Chandler eventually wrote eight Marlowe novels, dying before finishing the ninth, Poodle Springs, which was later finished by Robert B. Parker. Most of the these novels have been adapted for TV and film, with an impressive list of actors playing Marlowe, including Humphrey Bogart, Dick Powell, James Garner, Robert Mitchum, Powers Boothe, Danny Glover, and of course Elliott Gould.
Some say The Long Goodbye doesn't hold up to Chandler's The Big Sleep or Farewell My Lovely. Others say it's Chandler's best work. Some say Gould isn't as cool as Bogie or as world-weary as Mitchum.
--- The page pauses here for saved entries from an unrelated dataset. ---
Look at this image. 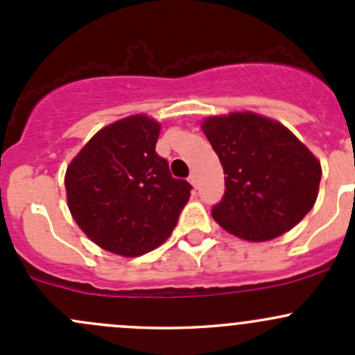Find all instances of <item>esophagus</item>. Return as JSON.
<instances>
[{
  "label": "esophagus",
  "instance_id": "34e87169",
  "mask_svg": "<svg viewBox=\"0 0 355 355\" xmlns=\"http://www.w3.org/2000/svg\"><path fill=\"white\" fill-rule=\"evenodd\" d=\"M189 182H191L194 187H198V175L196 173H191V177H189Z\"/></svg>",
  "mask_w": 355,
  "mask_h": 355
}]
</instances>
Others say Gould is the only actor to have captured the essence of Marlowe.
Elliott Gould as Philip Marlowe
In the opening segment, Gould shows us a bumbling, wise-cracking, conscientious, chain-smoking Marlowe. The camera roves and wanders as it follows Marlowe, who meanders and drifts as he looks for cat food, talks to his cat, talks to the ladies next door, drives to find food for both the cat and the ladies. Gould's Marlowe is vulnerable, sweet even, yet cynical. Dressed in his crumpled suit (he puts on his jacket to drive to the store at 3 a.m.), he's a throwback to a more conventional era in the pot-smoking, freer world of the 1970s.
In a 2000 interview, Elliott Gould said he had "fallen out of grace in the industry, was basically un-castable" when Robert Altman offered him the role of Marlowe.
Interesting fact: Marlowe's car in the film was actually Gould's (a 1948 Lincoln Continental, very Marlowe-esque).
Another interesting fact about Gould: He's recorded every Marlowe story on audiotape.
Robert Altman, Director
Peter Bogdanovich was originally supposed to direct The Long Goodbye, and he wanted either Lee Marvin or Robert Mitchum to play Marlowe. He didn't want Gould to play the role because he was "too new." After Bogdanovich was off the project, Robert Altman was on.
According to the 2009 article "Rip van Marlowe: Robert Altman's The Long Goodbye," Altman initially didn't want to direct the film, feeling that Marlowe had already been done and everybody connected Bogie with the role of Marlowe. But after it was suggested that Elliott Gould play Marlowe, Altman was in. When Gould said he didn't know if he could play Marlowe, Altman said he could because he was Marlowe.
Altman decided the camera would always be moving (as seen in the opening credits), giving the audience the feeling of being a voyeur who's always looking over somebody's shoulder or peering around someone's back. "The rougher it looked, the better it suited my purpose," Altman said. The article "The Long Goodbye" by Noel Murray quotes Altman saying that the premise of the film was Marlowe falling asleep in Chandler's era and waking up in the weird wonderland of California in the early 1970s.
The film wasn't well received at first, but all these years later it's become something of a cult classic. Many credit Altman's film as being truer to the mood established by Chandler in the book.
Interesting fact: Leigh Brackett, who wrote this script, was also the scriptwriter for The Big Sleep, directed by the iconic director Howard Hawks (final scene via YouTube, below). On that note, I'll now finish my coffee and get to work...but first, I have to feed my cat.